Depuis début avril, l'équipe d'Allegri n'a jamais convaincu, pas même dans les victoires étroites contre Vérone et Sporting. Ce n'est pas une question esthétique et pas philosophique; Il n'est pas contesté que la Juventus mauvais jeux, mais le fait qu'il ne joue pas le sien. Hier après-midi, aucun des joueurs de la Juventus sur le terrain n'avait une vague idée de quoi faire avec le ballon ou comment se déplacer sans.

Nous ne remettons pas en question le modèle d'Allegri, son bas défendu et recommence, son a géré autant que possible les situations des jeux, le problème de la Juventus est qu'il n'applique même pas les principes les plus élémentaires du football maximum. C'est une équipe de dérive, motivée par le personnage, par l'unité du groupe, par les héroïsmes des individus, qui inventent parfois quelque chose, mais de temps en temps.

Et dans ce cas, rien ne se passe, comme hier après-midi, lorsque le premier tir sur le but est arrivé deuxièmement. Cette équipe, cette équipe, peut s'exprimer mieux et, surtout, plus efficacement. Cela peut donner plus de satisfaction morale aux fans, qui ne l'abandonnent pas, conscient du moment difficile, mais qui sont au moins perplexes de voir le potentiel technique afin que le candidat et si peu d'objectifs d'un département offensif qui puissent et devraient garantir de plus en plus facilement.

Quelque chose est resté et si Allegri ne l'ajuste pas, il risque de brûler les derniers espoirs de la saison dans les deux prochaines semaines, face aux matchs de retour des quartiers de la Ligue Europa et de la demi-finale de la Coupe italienne contre Sporting et Inter. Ensuite, il y aura pour réfléchir à la saison de football exquise de la Juventus, l'abstraire des événements judiciaires qui l'ont apporté et évaluant soigneusement les problèmes structurels que l'équipe apporte de la saison dernière.

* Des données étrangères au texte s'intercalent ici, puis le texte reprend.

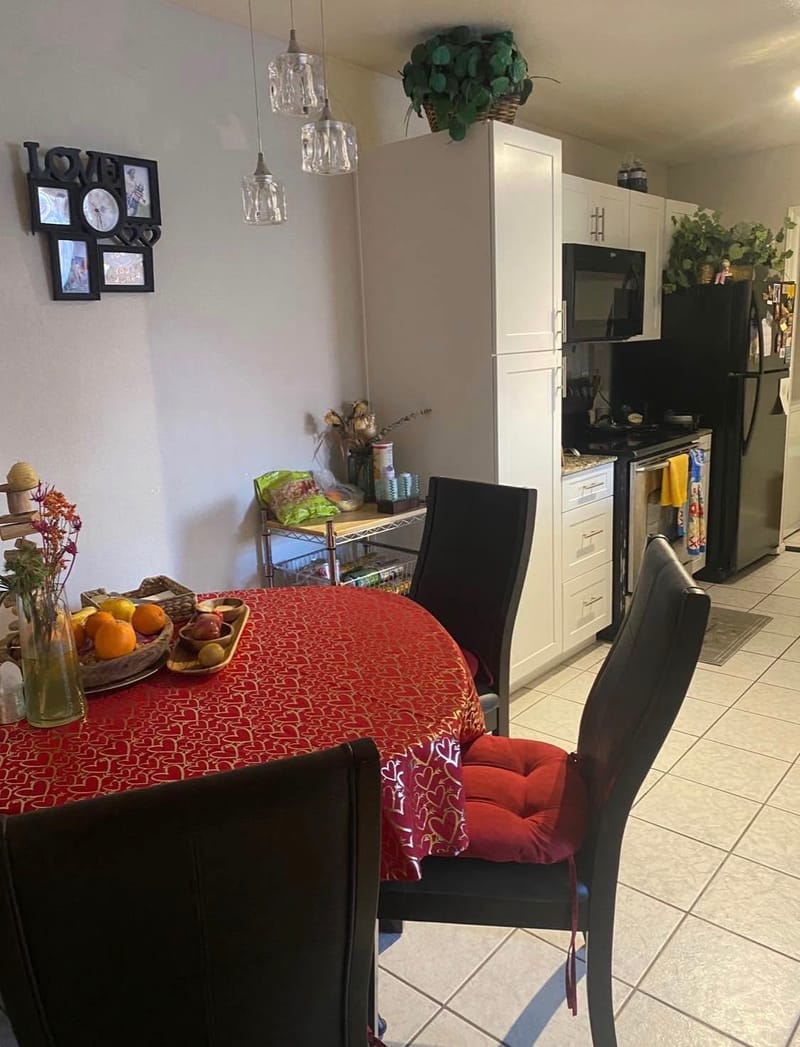 Private Room in 2Bed.2Bath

Ce sont ces limites, principalement d'organisation et d'intensité, qui ont ruiné hier l'après-midi aux personnes de la Juventus. Dans une phase historique comme celle-ci, dans laquelle la fierté est la valeur la plus forte à laquelle s'accrocher, il n'y a plus l'urgence de la victoire unique, mais pour éviter les soupes insipides du stade Mapei.

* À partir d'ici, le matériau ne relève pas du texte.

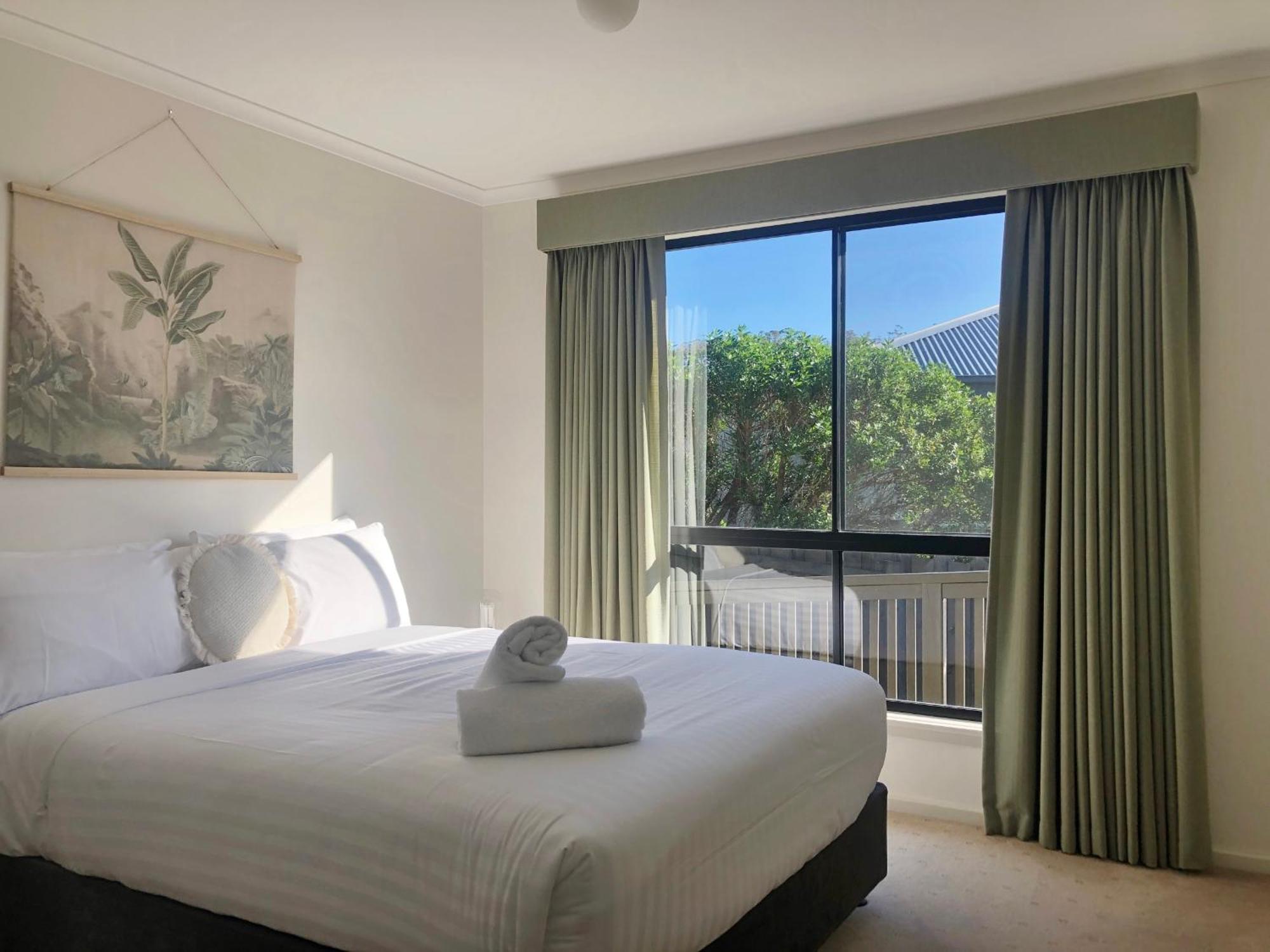 Eastcoaster Tasmania Hotel Orford Ruang foto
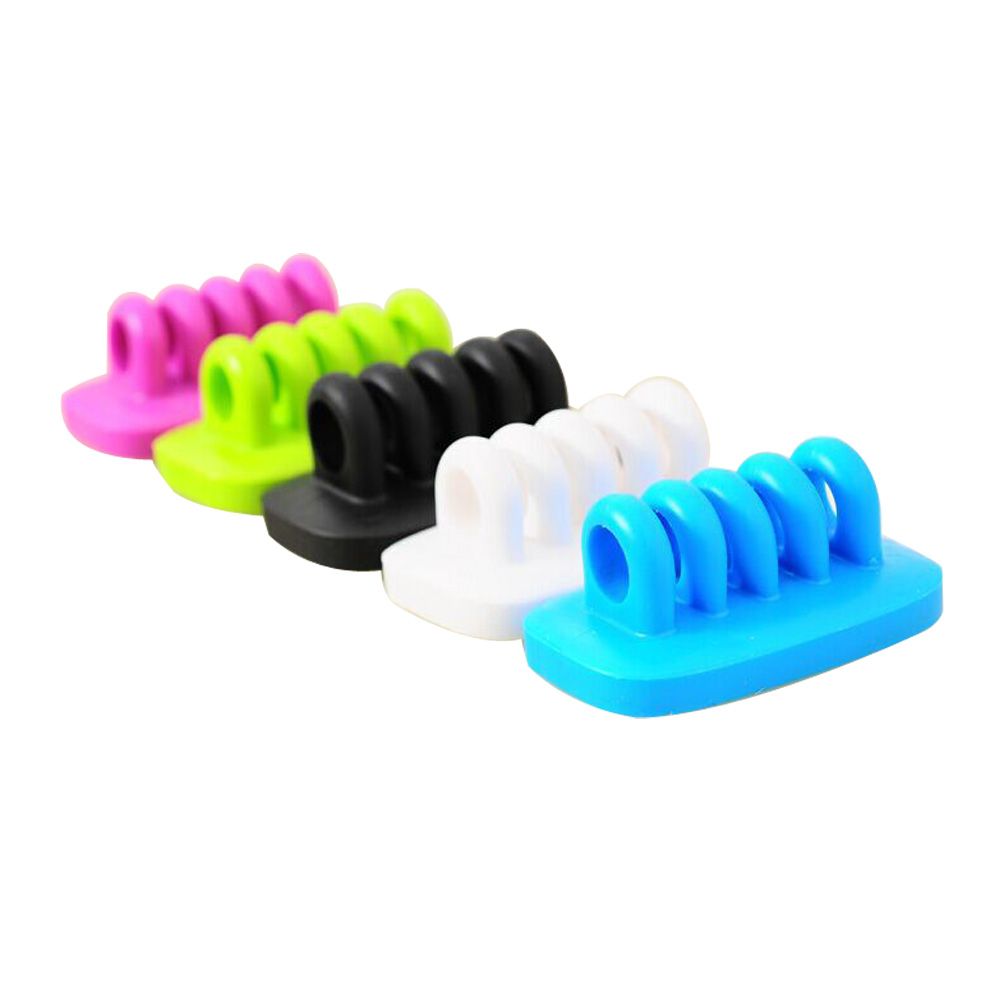 Table Cord Organizer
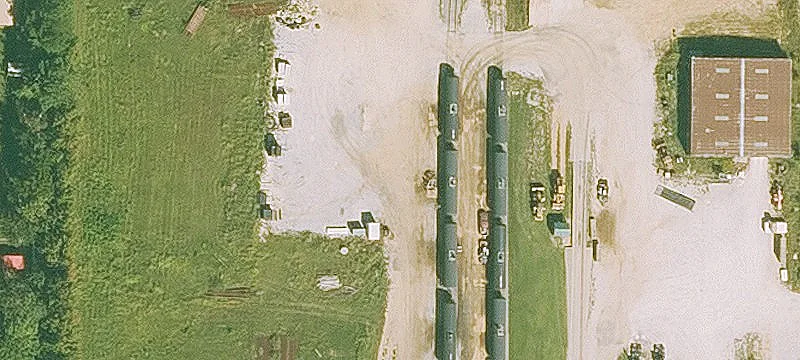 Ee Ar 264th Hwy Hwy
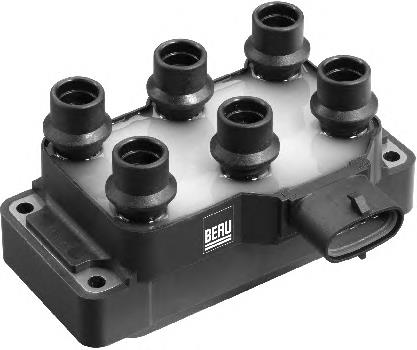 Compre GN1017811B1 Delphi Bobina de ignição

Ce n'est certainement pas une morsure amère qui peut effrayer ceux qui ont vu tout se produire à partir de juillet (blessures incroyables, vaincues avec le Maccabi, démission en majeure partie, des phrases sans règle, etc.), à condition qu'il ait au moins un arrière-goût de l'espoir. Pourquoi la question des questions est-elle: si la suivante a joué tout sur le terrain et pas aussi dans les salles d'audience, la Juventus d'hier pourrait combiner plus que ce qu'il a fait jusqu'à présent?

Cette année, il ira comment ça devrait se passer, maintenant, comme maintenant, vous ne connaissez même pas la position réelle de l'équipe au classement et il y a encore tellement d'inconnues judiciaires que perdre est presque indolore, car - par exemple - la portée de la portée de Les dégâts ne peuvent pas être calculés une défaite contre Sassuolo.

Mais l'année prochaine? La renaissance de la Juventus peut-elle commencer comme ça?